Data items

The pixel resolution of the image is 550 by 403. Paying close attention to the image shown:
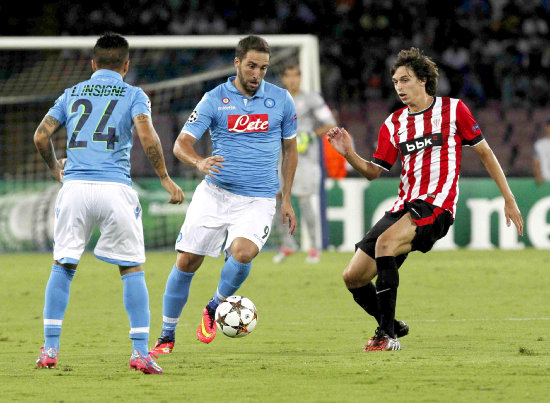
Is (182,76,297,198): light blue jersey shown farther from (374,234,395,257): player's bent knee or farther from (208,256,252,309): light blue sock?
(374,234,395,257): player's bent knee

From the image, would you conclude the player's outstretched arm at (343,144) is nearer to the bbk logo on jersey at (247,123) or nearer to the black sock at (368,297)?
the bbk logo on jersey at (247,123)

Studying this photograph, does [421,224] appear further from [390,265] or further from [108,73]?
[108,73]

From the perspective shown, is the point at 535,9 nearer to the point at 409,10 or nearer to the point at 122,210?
the point at 409,10

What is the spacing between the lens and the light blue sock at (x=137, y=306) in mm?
5555

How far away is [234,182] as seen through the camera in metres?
6.83

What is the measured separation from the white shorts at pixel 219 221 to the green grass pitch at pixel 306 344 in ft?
2.28

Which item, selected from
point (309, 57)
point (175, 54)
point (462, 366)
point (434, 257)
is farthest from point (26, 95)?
point (462, 366)

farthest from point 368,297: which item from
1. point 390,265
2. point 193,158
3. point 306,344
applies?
point 193,158

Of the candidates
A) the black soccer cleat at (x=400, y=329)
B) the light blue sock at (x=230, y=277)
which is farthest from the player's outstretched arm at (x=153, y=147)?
the black soccer cleat at (x=400, y=329)

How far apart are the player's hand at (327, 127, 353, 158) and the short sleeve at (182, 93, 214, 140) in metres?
0.80

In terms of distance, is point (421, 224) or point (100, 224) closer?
point (100, 224)

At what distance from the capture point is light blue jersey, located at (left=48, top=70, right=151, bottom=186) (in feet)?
18.5

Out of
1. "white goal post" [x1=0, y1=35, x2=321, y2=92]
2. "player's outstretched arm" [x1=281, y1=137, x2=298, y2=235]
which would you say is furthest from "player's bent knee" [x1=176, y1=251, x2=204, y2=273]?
"white goal post" [x1=0, y1=35, x2=321, y2=92]

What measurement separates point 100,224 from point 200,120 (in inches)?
53.2
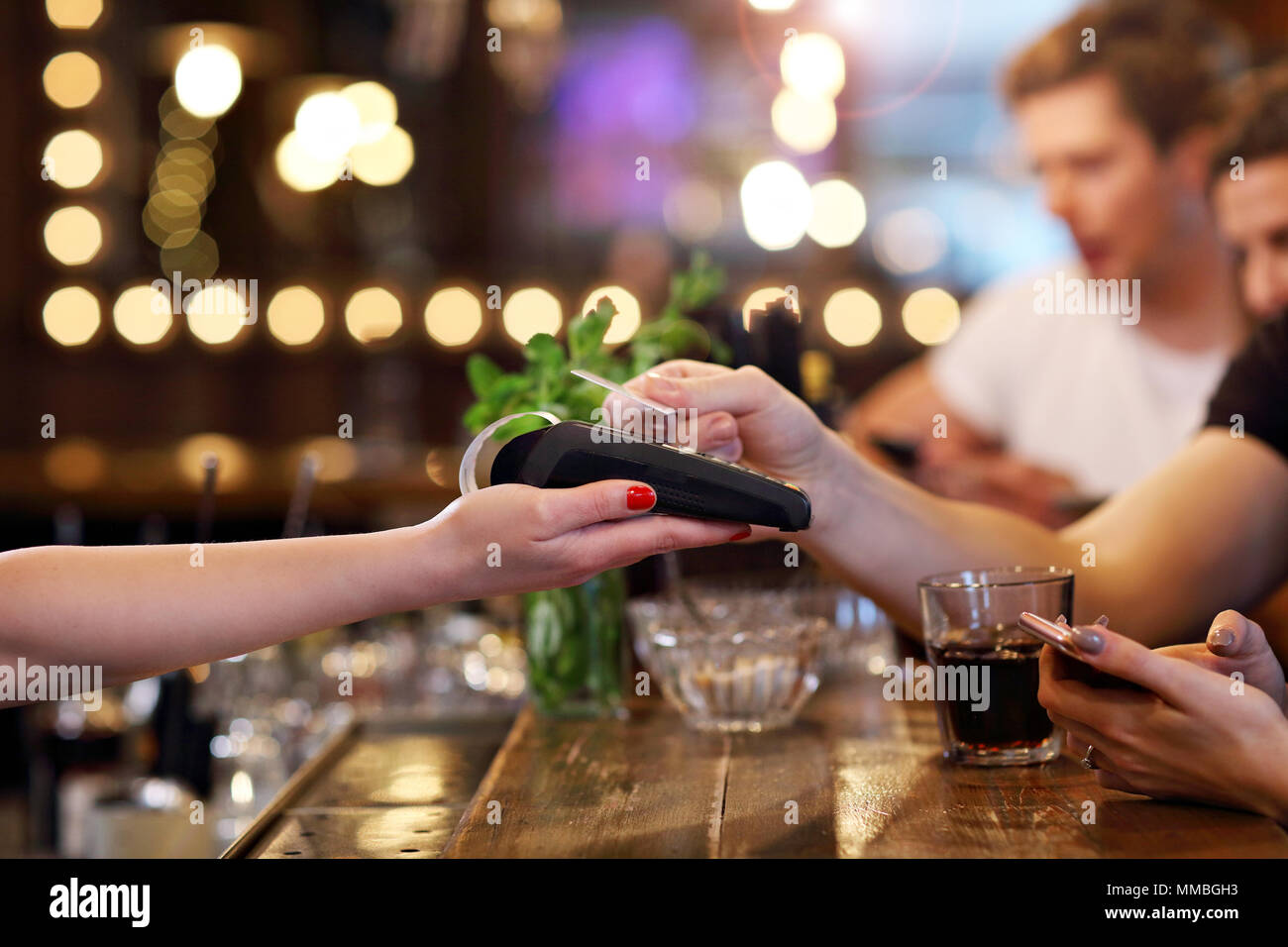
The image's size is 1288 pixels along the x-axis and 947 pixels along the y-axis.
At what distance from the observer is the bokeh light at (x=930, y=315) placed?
18.8 feet

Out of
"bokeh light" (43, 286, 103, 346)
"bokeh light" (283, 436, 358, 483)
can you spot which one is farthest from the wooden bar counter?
"bokeh light" (43, 286, 103, 346)

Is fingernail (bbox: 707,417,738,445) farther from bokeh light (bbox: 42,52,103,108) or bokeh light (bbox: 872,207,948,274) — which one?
bokeh light (bbox: 42,52,103,108)

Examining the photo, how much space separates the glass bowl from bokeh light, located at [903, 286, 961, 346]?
15.5 feet

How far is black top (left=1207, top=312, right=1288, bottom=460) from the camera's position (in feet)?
4.27

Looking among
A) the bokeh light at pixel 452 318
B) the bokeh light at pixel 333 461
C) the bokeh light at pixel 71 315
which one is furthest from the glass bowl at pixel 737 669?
the bokeh light at pixel 71 315

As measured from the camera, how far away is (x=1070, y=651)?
0.81 metres

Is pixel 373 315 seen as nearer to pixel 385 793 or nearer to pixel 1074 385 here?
pixel 1074 385

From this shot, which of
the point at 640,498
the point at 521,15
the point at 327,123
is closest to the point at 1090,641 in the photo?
the point at 640,498

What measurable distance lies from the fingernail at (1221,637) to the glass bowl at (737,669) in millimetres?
352

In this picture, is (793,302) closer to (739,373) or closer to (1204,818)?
(739,373)

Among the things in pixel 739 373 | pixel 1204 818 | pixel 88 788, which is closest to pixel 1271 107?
pixel 739 373

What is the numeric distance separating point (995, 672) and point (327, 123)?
14.4 ft

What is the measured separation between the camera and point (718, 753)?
104 cm

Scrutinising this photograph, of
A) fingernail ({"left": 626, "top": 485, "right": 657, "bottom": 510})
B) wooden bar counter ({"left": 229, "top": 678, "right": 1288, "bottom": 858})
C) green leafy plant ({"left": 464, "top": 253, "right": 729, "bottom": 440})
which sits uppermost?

Exercise objective:
Each record above should be copied character for character, with pictures dropped.

Written solution:
The pixel resolution of the image is 550 by 403. Paying close attention to the image shown:
Is (182,76,297,198): light blue jersey shown farther from (374,234,395,257): player's bent knee or farther from (208,256,252,309): light blue sock?
(374,234,395,257): player's bent knee

From the image, would you conclude the player's outstretched arm at (343,144) is nearer to the bbk logo on jersey at (247,123) or nearer to the black sock at (368,297)?
the bbk logo on jersey at (247,123)

Studying this photograph, does [421,224] appear further from [390,265] or further from [108,73]?
[108,73]

From the perspective shown, is the point at 535,9 nearer to the point at 409,10 or nearer to the point at 122,210?
the point at 409,10

What is the spacing between the lens and the light blue sock at (x=137, y=306) in mm?
5555

How far away is [234,182] as seen through the camera in metres?
6.83

What is the measured separation from the white shorts at pixel 219 221 to the green grass pitch at pixel 306 344 in ft?
2.28

Which item, selected from
point (309, 57)
point (175, 54)
point (462, 366)
point (434, 257)
is farthest from point (26, 95)?
point (462, 366)

farthest from point 368,297: which item from
1. point 390,265
2. point 193,158
3. point 306,344
applies?
point 193,158

Of the candidates
A) the black soccer cleat at (x=400, y=329)
B) the light blue sock at (x=230, y=277)
which is farthest from the player's outstretched arm at (x=153, y=147)?
the black soccer cleat at (x=400, y=329)

How far apart are the player's hand at (327, 127, 353, 158) and the short sleeve at (182, 93, 214, 140) in metres?
0.80

In terms of distance, is point (421, 224) or point (100, 224) closer?
point (100, 224)

At what distance from the capture point is light blue jersey, located at (left=48, top=70, right=151, bottom=186) (in feet)?
18.5

Out of
1. "white goal post" [x1=0, y1=35, x2=321, y2=92]
2. "player's outstretched arm" [x1=281, y1=137, x2=298, y2=235]
which would you say is furthest from "player's bent knee" [x1=176, y1=251, x2=204, y2=273]?
"white goal post" [x1=0, y1=35, x2=321, y2=92]

What measurement separates point 100,224 from point 200,120 (in inches)?
53.2
The image's size is 1288 pixels along the x-axis and 947 pixels along the y-axis.
At what distance from the observer is the bokeh light at (x=930, y=315) placed?
18.8 feet

Out of
"bokeh light" (43, 286, 103, 346)
"bokeh light" (283, 436, 358, 483)
can you spot which one is farthest from the wooden bar counter?
"bokeh light" (43, 286, 103, 346)

Is fingernail (bbox: 707,417,738,445) farther from bokeh light (bbox: 42,52,103,108) or bokeh light (bbox: 872,207,948,274) — which one?
bokeh light (bbox: 42,52,103,108)

Examining the photo, how much space separates the glass bowl from bokeh light, located at [903, 286, 961, 346]?
15.5 feet

How far is black top (left=1207, top=312, right=1288, bottom=460) from the camera's position (in feet)?
4.27

Looking among
A) the bokeh light at pixel 452 318
B) the bokeh light at pixel 333 461
C) the bokeh light at pixel 71 315
which one is furthest from the glass bowl at pixel 737 669?
the bokeh light at pixel 71 315

As measured from the camera, how far away is (x=1070, y=651)?
0.81 metres

Is pixel 373 315 seen as nearer to pixel 385 793 or nearer to pixel 1074 385 here?
pixel 1074 385

From this shot, which of
the point at 640,498
the point at 521,15
the point at 327,123
is closest to the point at 1090,641 in the photo?
the point at 640,498

What measurable distance lies from the fingernail at (1221,637) to the glass bowl at (737,669) in millimetres?
352

In this picture, is (793,302) closer to (739,373) or closer to (1204,818)?
(739,373)

Among the things in pixel 739 373 | pixel 1204 818 | pixel 88 788, which is closest to pixel 1271 107?
pixel 739 373

What is the numeric distance separating point (995, 672) and point (327, 123)?
14.4 ft

What is the measured separation between the camera and point (718, 753)?
104 cm

Scrutinising this photograph, of
A) fingernail ({"left": 626, "top": 485, "right": 657, "bottom": 510})
B) wooden bar counter ({"left": 229, "top": 678, "right": 1288, "bottom": 858})
C) green leafy plant ({"left": 464, "top": 253, "right": 729, "bottom": 440})
which sits uppermost?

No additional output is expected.